No doubt the wealthy people who invested in the Mitchell Slough were motivated by the prospect of better fishing for themselves and their guests. But there should be nothing wrong with that. Few investments in private property are made without the prospect of personal gain, yet most such investments provide public benefits of one type or another. The improved fishery in the Mitchell Slough is also an improvement to the fishery in the Bitterroot River. After all, the fish are free to come and go.
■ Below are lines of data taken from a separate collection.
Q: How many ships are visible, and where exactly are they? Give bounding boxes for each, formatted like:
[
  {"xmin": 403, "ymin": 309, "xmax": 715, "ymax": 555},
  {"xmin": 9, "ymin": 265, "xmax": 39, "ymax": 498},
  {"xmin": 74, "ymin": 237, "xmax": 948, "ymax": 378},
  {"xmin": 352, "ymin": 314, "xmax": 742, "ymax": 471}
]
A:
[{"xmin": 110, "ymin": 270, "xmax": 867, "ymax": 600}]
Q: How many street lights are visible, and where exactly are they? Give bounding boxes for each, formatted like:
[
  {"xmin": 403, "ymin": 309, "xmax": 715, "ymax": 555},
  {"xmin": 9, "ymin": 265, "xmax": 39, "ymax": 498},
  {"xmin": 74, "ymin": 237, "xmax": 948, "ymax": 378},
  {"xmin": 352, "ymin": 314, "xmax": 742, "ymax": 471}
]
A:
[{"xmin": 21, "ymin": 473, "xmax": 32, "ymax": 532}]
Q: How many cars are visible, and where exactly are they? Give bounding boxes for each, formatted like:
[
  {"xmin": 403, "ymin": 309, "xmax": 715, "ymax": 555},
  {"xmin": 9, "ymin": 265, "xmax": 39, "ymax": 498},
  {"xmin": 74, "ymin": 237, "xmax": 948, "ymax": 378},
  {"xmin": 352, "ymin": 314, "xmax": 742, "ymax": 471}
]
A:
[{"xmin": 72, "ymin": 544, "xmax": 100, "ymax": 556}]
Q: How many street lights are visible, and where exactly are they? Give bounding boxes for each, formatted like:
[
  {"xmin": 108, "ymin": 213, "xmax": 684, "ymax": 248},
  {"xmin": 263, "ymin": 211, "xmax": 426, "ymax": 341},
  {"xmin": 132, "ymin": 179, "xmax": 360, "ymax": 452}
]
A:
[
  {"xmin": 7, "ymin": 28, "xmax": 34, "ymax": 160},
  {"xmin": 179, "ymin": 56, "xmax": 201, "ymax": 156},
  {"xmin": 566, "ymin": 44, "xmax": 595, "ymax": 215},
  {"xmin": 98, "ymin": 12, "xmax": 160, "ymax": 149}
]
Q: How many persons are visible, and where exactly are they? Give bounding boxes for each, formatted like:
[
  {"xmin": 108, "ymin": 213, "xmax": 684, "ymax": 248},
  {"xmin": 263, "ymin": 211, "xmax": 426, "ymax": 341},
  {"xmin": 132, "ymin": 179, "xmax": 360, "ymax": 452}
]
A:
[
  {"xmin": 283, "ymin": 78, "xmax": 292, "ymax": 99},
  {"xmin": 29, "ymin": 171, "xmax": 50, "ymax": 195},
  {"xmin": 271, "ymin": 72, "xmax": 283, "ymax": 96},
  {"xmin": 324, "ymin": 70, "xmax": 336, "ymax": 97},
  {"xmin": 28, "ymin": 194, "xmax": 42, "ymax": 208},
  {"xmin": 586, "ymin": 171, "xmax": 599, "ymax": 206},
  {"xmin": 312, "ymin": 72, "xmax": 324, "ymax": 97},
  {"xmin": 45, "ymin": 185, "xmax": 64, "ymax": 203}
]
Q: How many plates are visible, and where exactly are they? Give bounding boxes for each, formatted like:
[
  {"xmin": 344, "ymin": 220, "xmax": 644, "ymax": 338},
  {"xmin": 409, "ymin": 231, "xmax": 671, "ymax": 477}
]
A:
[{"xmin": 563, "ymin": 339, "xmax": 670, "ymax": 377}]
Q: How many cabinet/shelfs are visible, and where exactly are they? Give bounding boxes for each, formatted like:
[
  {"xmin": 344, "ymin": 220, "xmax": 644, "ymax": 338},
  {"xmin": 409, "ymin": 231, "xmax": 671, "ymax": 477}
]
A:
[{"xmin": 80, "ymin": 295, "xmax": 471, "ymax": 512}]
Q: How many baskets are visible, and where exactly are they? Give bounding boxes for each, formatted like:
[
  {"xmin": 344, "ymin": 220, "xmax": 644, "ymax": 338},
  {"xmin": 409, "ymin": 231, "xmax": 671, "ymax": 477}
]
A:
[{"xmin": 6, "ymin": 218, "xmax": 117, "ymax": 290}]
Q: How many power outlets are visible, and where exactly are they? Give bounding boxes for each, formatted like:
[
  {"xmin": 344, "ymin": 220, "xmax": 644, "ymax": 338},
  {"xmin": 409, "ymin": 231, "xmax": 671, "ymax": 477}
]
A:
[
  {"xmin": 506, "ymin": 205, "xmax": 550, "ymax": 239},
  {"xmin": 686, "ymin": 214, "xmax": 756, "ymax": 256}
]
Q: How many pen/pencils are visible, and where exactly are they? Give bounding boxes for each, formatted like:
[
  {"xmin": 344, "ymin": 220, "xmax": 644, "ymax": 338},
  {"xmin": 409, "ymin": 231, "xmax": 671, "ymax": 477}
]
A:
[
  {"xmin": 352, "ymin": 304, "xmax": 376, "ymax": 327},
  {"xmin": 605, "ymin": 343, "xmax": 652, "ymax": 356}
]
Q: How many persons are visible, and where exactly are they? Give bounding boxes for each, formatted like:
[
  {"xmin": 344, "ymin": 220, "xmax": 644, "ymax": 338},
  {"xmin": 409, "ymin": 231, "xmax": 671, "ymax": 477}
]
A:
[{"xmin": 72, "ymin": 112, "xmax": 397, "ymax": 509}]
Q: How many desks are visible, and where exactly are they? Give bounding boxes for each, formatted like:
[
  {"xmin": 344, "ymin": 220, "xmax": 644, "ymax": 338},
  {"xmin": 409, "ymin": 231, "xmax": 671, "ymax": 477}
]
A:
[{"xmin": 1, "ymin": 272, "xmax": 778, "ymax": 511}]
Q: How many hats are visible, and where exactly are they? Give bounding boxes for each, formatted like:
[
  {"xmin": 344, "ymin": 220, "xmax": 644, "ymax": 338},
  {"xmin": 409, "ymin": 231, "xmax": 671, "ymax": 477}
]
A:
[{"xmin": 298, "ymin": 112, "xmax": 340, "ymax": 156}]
Private habitat improvements to the Mitchell Slough fishery in western Montana also improved the Bitterroot River, which the slough flows into. ©Bob Hendricks
In the 2008 case Bitterroot River Protective Association v. Bitterroot Conservation District, the Montana Supreme Court ruled that the public is also free to come and go between the Mitchell Slough and the Bitterroot River. Now that the general public has free access to the slough, will the property owners invest further in the fishery they created? Unlikely. Would they have spent millions improving the fishery had they known the public would have a right of access? Probably not. Nor would they have invested millions in their homes had they anticipated that a court would later order them to open their doors to the general public.
It is not a coincidence that some of the best fishing in Montana is on spring-fed streams that flow across private property in the Paradise Valley. Because the only access to most of these spring streams is over private lands, landowners can charge a fee for access, thus limiting the number of fishermen at any given time. The revenues received by the property owners provide an incentive to limit fishing to what is sustainable and invest in maintaining the habitat for the future. In our new age of equity some may protest that not everyone can afford to pay rod fees—that fishing is a right, not a privilege. But there is more at stake than equity. As Garrett Hardin explained many decades ago, open and equal access to scarce resources can result in tragedy.
Owners of large tracts of land like the Duttons may take little interest in fishing or promoting good fishery habitat, but the fact that access to many miles of Montana streams requires a long wade over slippery rocks through fast-moving waters helps limit the pressures of a growing population. Maybe Roarke Morris did walk five miles downstream from his ranch (meaning he has a five-mile walk home), but few people are up to that challenge—particularly with the prospect of facing the wrath of high-heeled Beth Dutton along the way. My mother and I were serious about our fish-catching derby each summer, but without permission to access Sourdough Creek across the private land of my dad’s colleague, I’m pretty confident we wouldn’t have walked even the half mile downstream for the better fishing.
I’m cheering for the Duttons to prevail in their battle to preserve their cowboy empire and the many natural wonders it protects (even if by inadvertence). But I wouldn’t wager a can of worms on them succeeding. The pressures for greater public access by outdoors enthusiasts and resort developers will only increase. But if anyone can stand athwart the advance of history, surely it’s Beth Dutton.